■ **MATERIAL TO PROCESS**
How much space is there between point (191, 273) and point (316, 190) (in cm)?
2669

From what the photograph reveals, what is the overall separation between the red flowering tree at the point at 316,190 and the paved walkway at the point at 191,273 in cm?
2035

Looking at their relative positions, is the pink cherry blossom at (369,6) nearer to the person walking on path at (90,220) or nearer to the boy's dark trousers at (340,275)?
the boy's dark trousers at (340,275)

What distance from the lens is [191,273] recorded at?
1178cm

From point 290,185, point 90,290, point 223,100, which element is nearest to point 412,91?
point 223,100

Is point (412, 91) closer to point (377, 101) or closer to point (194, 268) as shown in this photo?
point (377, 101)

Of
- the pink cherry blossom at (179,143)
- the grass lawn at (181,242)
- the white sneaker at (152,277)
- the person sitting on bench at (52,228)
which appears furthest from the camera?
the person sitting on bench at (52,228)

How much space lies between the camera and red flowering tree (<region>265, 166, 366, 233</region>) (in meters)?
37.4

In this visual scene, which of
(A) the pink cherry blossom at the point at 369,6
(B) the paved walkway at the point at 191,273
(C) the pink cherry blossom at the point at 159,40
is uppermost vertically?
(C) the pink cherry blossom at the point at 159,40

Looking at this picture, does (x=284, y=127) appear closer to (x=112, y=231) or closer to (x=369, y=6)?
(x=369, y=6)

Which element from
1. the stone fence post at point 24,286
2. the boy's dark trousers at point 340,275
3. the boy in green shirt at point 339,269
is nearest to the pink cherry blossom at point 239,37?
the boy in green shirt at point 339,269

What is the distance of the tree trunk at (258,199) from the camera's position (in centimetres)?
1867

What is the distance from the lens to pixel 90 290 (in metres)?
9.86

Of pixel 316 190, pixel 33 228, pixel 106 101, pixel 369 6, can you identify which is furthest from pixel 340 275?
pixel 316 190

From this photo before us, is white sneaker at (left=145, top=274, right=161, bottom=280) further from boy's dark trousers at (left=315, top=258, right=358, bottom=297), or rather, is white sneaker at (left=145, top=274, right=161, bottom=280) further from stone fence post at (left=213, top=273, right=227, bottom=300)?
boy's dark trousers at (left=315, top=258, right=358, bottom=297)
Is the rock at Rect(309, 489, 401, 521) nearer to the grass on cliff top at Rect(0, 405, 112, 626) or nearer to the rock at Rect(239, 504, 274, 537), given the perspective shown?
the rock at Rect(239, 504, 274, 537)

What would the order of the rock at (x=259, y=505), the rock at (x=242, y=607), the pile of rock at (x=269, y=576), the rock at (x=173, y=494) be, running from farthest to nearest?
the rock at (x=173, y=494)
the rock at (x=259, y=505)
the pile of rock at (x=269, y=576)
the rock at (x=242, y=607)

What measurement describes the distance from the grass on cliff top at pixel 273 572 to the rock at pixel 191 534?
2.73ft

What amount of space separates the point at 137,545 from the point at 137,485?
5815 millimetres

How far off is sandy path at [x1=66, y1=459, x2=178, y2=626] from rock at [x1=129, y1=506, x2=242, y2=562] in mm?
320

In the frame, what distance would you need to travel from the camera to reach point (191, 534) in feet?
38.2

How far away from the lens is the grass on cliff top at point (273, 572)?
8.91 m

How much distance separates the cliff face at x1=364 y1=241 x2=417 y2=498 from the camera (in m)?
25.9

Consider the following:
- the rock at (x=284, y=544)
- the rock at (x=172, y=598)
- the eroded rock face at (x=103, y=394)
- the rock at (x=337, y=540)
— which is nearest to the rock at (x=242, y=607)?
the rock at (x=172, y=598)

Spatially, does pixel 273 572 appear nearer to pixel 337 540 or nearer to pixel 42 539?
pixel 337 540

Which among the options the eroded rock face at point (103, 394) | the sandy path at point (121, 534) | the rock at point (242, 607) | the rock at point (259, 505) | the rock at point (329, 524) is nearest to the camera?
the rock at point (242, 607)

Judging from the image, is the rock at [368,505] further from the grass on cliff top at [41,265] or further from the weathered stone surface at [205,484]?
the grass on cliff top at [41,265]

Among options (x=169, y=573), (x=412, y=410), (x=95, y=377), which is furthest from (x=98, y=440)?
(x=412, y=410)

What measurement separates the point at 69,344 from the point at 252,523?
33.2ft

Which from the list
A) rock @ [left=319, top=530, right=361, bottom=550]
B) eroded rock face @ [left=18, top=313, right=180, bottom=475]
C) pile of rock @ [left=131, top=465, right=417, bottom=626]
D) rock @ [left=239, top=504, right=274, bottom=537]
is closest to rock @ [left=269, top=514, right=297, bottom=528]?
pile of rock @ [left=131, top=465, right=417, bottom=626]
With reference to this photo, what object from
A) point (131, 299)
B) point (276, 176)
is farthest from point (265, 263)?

■ **TASK PROMPT**
Give all the records again. Match them exactly.

■ **EXERCISE ANSWER**
How much space is there between point (191, 273) and point (316, 190) (in cm)?
2669

From what the photograph reveals, what is the overall separation between the red flowering tree at the point at 316,190 and the paved walkway at the point at 191,273 in cm?
2035

Looking at their relative positions, is the pink cherry blossom at (369,6) nearer to the person walking on path at (90,220) or nearer to the boy's dark trousers at (340,275)?
the boy's dark trousers at (340,275)

What distance from the lens is [191,273] recorded at?
1178cm

From point 290,185, point 90,290, point 223,100, which element is nearest to point 412,91?
point 223,100

Is point (412, 91) closer to point (377, 101) or closer to point (194, 268) as shown in this photo?
point (377, 101)

Of
- the pink cherry blossom at (179,143)
- the grass lawn at (181,242)
- the white sneaker at (152,277)
- the person sitting on bench at (52,228)
which appears furthest from the camera?
the person sitting on bench at (52,228)

How much space lies between the camera and red flowering tree (<region>265, 166, 366, 233</region>) (in meters)?
37.4

In this visual scene, which of
(A) the pink cherry blossom at the point at 369,6
(B) the paved walkway at the point at 191,273
(C) the pink cherry blossom at the point at 159,40
is uppermost vertically?
(C) the pink cherry blossom at the point at 159,40

Looking at this picture, does (x=284, y=127) appear closer to (x=112, y=231) or closer to (x=369, y=6)?
(x=369, y=6)

Which element from
1. the stone fence post at point 24,286
2. the boy's dark trousers at point 340,275
3. the boy in green shirt at point 339,269
is nearest to the pink cherry blossom at point 239,37?
the boy in green shirt at point 339,269

What is the distance of the tree trunk at (258,199) from the camera's position (in centimetres)?
1867

What is the distance from the lens to pixel 90 290 (in metres)?
9.86

Of pixel 316 190, pixel 33 228, pixel 106 101, pixel 369 6, can you identify which is furthest from pixel 340 275?
pixel 316 190

From this photo before us, is white sneaker at (left=145, top=274, right=161, bottom=280) further from boy's dark trousers at (left=315, top=258, right=358, bottom=297), or rather, is white sneaker at (left=145, top=274, right=161, bottom=280) further from stone fence post at (left=213, top=273, right=227, bottom=300)?
boy's dark trousers at (left=315, top=258, right=358, bottom=297)
Is the rock at Rect(309, 489, 401, 521) nearer to the grass on cliff top at Rect(0, 405, 112, 626) or nearer to the rock at Rect(239, 504, 274, 537), given the perspective shown?
the rock at Rect(239, 504, 274, 537)

What would the order of the rock at (x=259, y=505), the rock at (x=242, y=607), the pile of rock at (x=269, y=576), the rock at (x=173, y=494) be, running from farthest to nearest?
the rock at (x=173, y=494)
the rock at (x=259, y=505)
the pile of rock at (x=269, y=576)
the rock at (x=242, y=607)

What measurement describes the distance from the grass on cliff top at pixel 273 572 to the rock at pixel 191 534?
2.73ft

What amount of space separates the point at 137,545 from the point at 137,485?
5815 millimetres

How far off is sandy path at [x1=66, y1=459, x2=178, y2=626] from rock at [x1=129, y1=506, x2=242, y2=562] in mm?
320

In the frame, what distance would you need to travel from the camera to reach point (191, 534) in feet?
38.2

How far away from the lens is the grass on cliff top at point (273, 572)?
8.91 m

How much distance separates the cliff face at x1=364 y1=241 x2=417 y2=498 from the camera (in m)?
25.9

Consider the following:
- the rock at (x=284, y=544)
- the rock at (x=172, y=598)
- the eroded rock face at (x=103, y=394)
- the rock at (x=337, y=540)
— which is nearest to the rock at (x=242, y=607)?
the rock at (x=172, y=598)

Spatially, does pixel 273 572 appear nearer to pixel 337 540 or nearer to pixel 42 539?
pixel 337 540

Which among the options the eroded rock face at point (103, 394) | the sandy path at point (121, 534) | the rock at point (242, 607) | the rock at point (259, 505) | the rock at point (329, 524) is nearest to the camera?
the rock at point (242, 607)

Judging from the image, is the rock at [368,505] further from the grass on cliff top at [41,265] or further from the weathered stone surface at [205,484]?
the grass on cliff top at [41,265]

Among options (x=169, y=573), (x=412, y=410), (x=95, y=377), which is furthest from (x=98, y=440)?
(x=412, y=410)

What measurement separates the point at 69,344 from the point at 252,523?
33.2ft

Which from the list
A) rock @ [left=319, top=530, right=361, bottom=550]
B) eroded rock face @ [left=18, top=313, right=180, bottom=475]
C) pile of rock @ [left=131, top=465, right=417, bottom=626]
D) rock @ [left=239, top=504, right=274, bottom=537]
is closest to rock @ [left=269, top=514, right=297, bottom=528]?
pile of rock @ [left=131, top=465, right=417, bottom=626]
With reference to this photo, what object from
A) point (131, 299)
B) point (276, 176)
is farthest from point (265, 263)?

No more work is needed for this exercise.